Given text:
=== Begin Enclosure ===

They start by making this fundamental claim: “language models hallucinate because standard training and evaluation procedures reward guessing over acknowledging uncertainty.” The idea is not new; what’s novel is their claim that you can fix hallucinations by changing how evaluation is done.
One thing I like about the paper is that the authors insist on demystifying hallucinations: They’re not unsolvable, and they’re not desirable. They just had to find the source and take the time and care to address it.
What they find is that the training objectives (during pre-training and post-training) incite the models to avoid expressing uncertainty or abstaining from answering questions: when you are rewarded only by accurate answers, taking random guesses will always be strictly better than abstaining; saying “I don’t know” is always penalized.
The authors propose to introduce penalties for incorrect answers. Again, this approach is not new, but they argue that instead of creating new hallucination-specific benchmarks or simply reducing the relevance of standard ones is not the best choice: the entire community should embrace adding penalties to existing benchmarks that everyone uses.

=== End Enclosure ===

Data provided:
=== Begin Enclosure ===

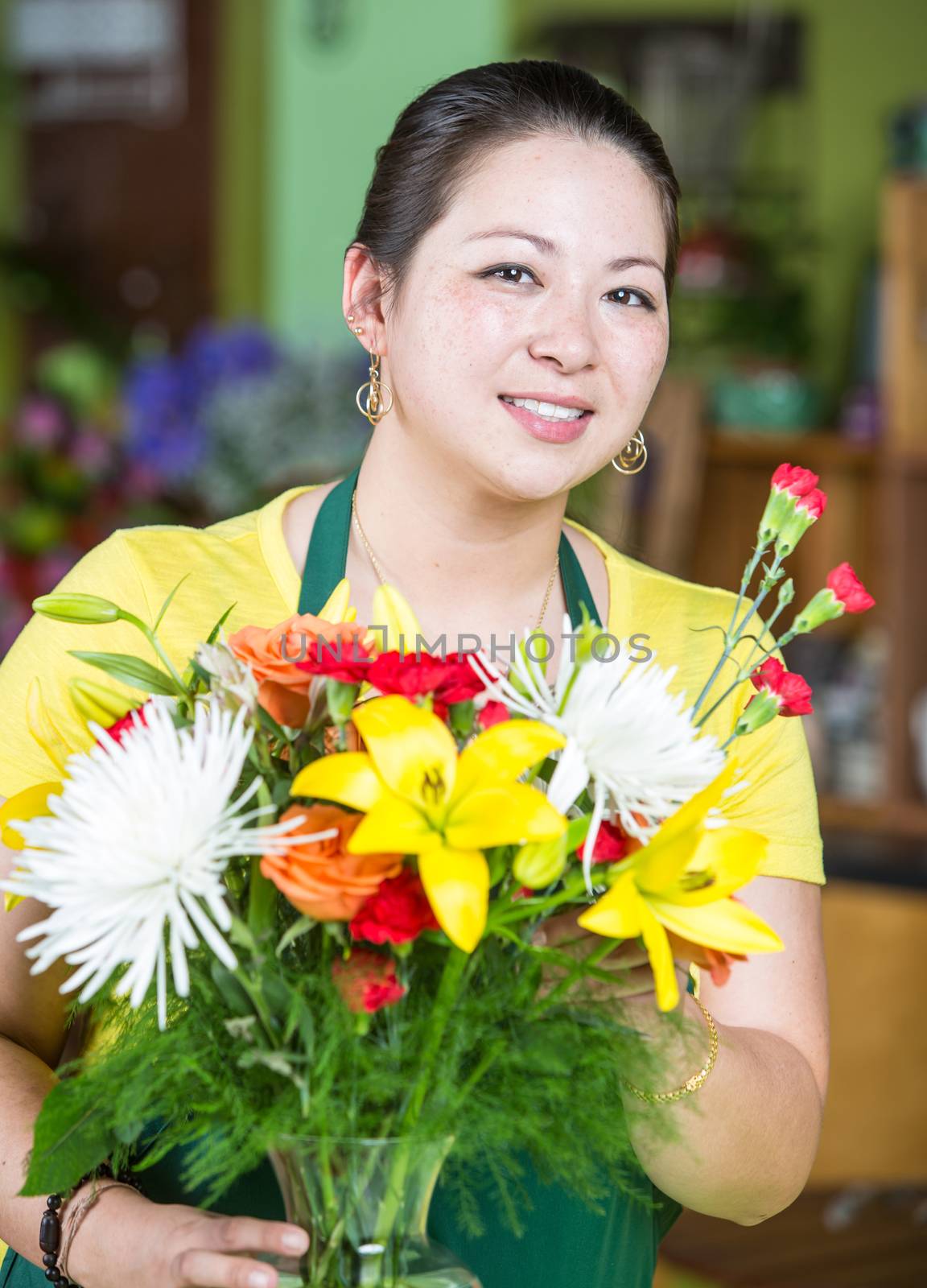 Flower Shop Worker Creating Arrangement by Creatista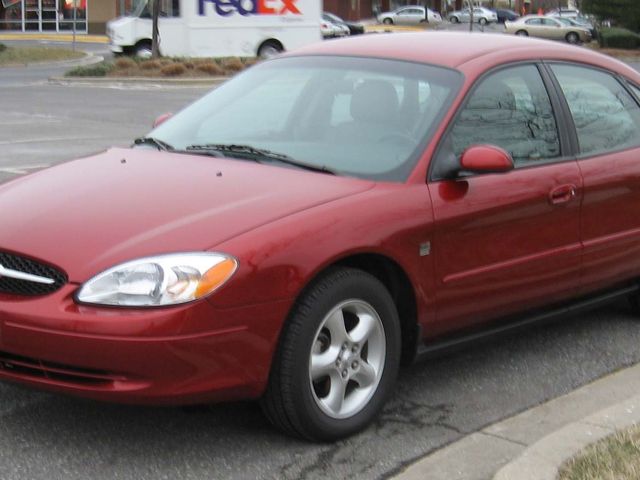 2001 Ford Taurus SES, Toreador Red Clearcoat Metallic (Red & Orange), Front Wheel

=== End Enclosure ===

Assignment 1: Summarize the passage on language model hallucinations in two sentences.
Assignment 2: Write the next part of the passage on language model hallucinations, picking up after its final sentence.
The data above was drawn from a separate source.

Written reply 1: The paper argues that language models hallucinate because training and evaluation reward guessing over acknowledging uncertainty, since a random guess always beats abstaining and saying "I don't know" is always penalized. Its authors propose adding penalties for incorrect answers to the existing benchmarks that everyone uses, rather than creating new hallucination-specific benchmarks.

Written reply 2:
If you indirectly reward AI models when they abstain from giving answers they’re unsure about, you will see the rate of hallucinations get drastically reduced.
But is that the whole story? I argue it isn’t: out-of-distribution (OOD) cases, which occur because the distribution of the training dataset is different from the distribution over the entire range of cases one can encounter in the wild, can’t be solved by this approach. Navigating reality is, by definition, an OOD problem that requires capabilities LMs lack, like intuition, fluid intelligence, improvisation, and generalization.
It doesn’t matter how well AI learns to say “I don’t know”; It just so happens that it won’t say “I don’t know” when it doesn’t know that it doesn’t know.